Y así comenzó mi delirio. La atmósfera crecía en tensión aquella tarde en que ambos séquitos, enfrentados y dispuestos al combate, se amenazaban con la vista fija en el enemigo, aguardando la orden de sus superiores para abrir la batalla. Un titubeo infernal le oponía resistencia a mis decisiones. Jamás había este rey dudado ante su tarea divina: en condiciones normales hubiera dado el consentimiento para que la Orden Blanca atacara sin piedad las filas del enemigo. Y sólo entonces, ante tan tremenda situación, mis ojos abandonaron el velo cegador de la patraña divina y pudieron observar la negligencia de mis actos. Miles de muertes engendradas en el afán de imponer una causa que propaga un mensaje de amor al prójimo. ¿Y si alguno de los prójimos caídos se hubiera convertido en la hermosa dama que ahora se encuadra en mi prismático? Mandar a matar a tan bella mujer significaría asesinar mi oportunidad de alcanzar la felicidad, pero dejarla vivir me condenaría a la muerte y sembraría en mi reino lo que he llamado herejía y que ya no me parece tal cosa. Frente a aquella escena se alzaron mis dubitaciones. ¿Debía inmolarme en un acto de máxima valentía para dejar ser a aquella dama? ¿O debía asegurar mi existencia, perpetuar la mentira y condenarme a una vida vacía? Sin embargo, la hermosa reina tenía a su lado un rey y una causa que defender, y después de todo, así lo había querido el destino. Como un despreciable cobarde, di la orden de ataque.

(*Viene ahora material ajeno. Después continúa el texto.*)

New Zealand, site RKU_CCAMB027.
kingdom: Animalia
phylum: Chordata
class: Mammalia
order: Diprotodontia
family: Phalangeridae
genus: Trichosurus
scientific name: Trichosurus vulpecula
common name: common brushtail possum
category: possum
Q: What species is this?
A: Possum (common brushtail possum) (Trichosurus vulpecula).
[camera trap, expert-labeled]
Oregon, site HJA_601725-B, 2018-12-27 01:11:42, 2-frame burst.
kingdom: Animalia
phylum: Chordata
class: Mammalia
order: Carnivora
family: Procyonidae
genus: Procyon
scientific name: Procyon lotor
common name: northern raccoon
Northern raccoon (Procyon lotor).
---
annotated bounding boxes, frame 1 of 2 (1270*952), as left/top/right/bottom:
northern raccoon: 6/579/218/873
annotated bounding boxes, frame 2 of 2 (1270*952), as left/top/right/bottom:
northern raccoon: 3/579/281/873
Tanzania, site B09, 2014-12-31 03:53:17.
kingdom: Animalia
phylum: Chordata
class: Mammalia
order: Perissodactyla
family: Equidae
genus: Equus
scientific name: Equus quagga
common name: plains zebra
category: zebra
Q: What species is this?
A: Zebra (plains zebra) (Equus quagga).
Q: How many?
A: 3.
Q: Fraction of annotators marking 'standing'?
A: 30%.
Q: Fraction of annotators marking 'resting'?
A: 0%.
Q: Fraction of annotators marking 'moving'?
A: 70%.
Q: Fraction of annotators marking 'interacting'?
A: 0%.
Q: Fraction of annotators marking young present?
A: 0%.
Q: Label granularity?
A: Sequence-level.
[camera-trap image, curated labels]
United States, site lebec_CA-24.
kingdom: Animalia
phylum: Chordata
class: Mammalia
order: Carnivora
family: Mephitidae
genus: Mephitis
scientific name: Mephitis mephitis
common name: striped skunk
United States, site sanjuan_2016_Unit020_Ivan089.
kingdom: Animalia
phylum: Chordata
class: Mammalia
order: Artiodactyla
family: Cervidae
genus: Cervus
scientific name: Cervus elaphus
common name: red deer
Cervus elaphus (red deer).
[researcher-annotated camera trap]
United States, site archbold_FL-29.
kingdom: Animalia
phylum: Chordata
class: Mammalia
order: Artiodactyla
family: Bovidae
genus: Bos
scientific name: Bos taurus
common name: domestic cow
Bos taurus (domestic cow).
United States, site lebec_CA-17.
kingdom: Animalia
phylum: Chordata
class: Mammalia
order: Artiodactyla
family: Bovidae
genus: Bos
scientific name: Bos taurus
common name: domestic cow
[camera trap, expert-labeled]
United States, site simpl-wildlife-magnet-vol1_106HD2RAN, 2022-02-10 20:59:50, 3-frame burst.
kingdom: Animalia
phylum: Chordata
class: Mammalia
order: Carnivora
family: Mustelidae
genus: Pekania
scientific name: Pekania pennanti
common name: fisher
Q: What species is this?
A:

Los peones blancos arremetieron ferozmente contra los peones negros, avanzando como primera línea, sobre el cuadriculado campo de batalla. Escoltándolos, los caballos blancos se adelantaron derribando la defensa del enemigo y abriendo paso a mis leales alfiles. Los alfiles, siempre ávidos de soltar su diagonal ataque voraz, abandonaron su inmaculada posición para comenzar a derrotar los baluartes de oposición que el enemigo presentaba. Mi reina, unida a mí por la obligación de pertenecer a la Orden Blanca y no por un amor inexistente, impresionante luchadora y pieza decisiva de muchas guerras, aguardaba sigilosa su turno de avance. No fue necesario en esta ocasión. Pronto las torres blancas acabaron la tarea de desbaratar todo intento de repliegue rival, dejando a la pareja real rendida y a la espera del tiro de gracia. Ambos, inseparables, decidieron aguardar juntos el final.
¡Jaque Mate! Y desde lejos vi como el amor se me escurría entre los dedos.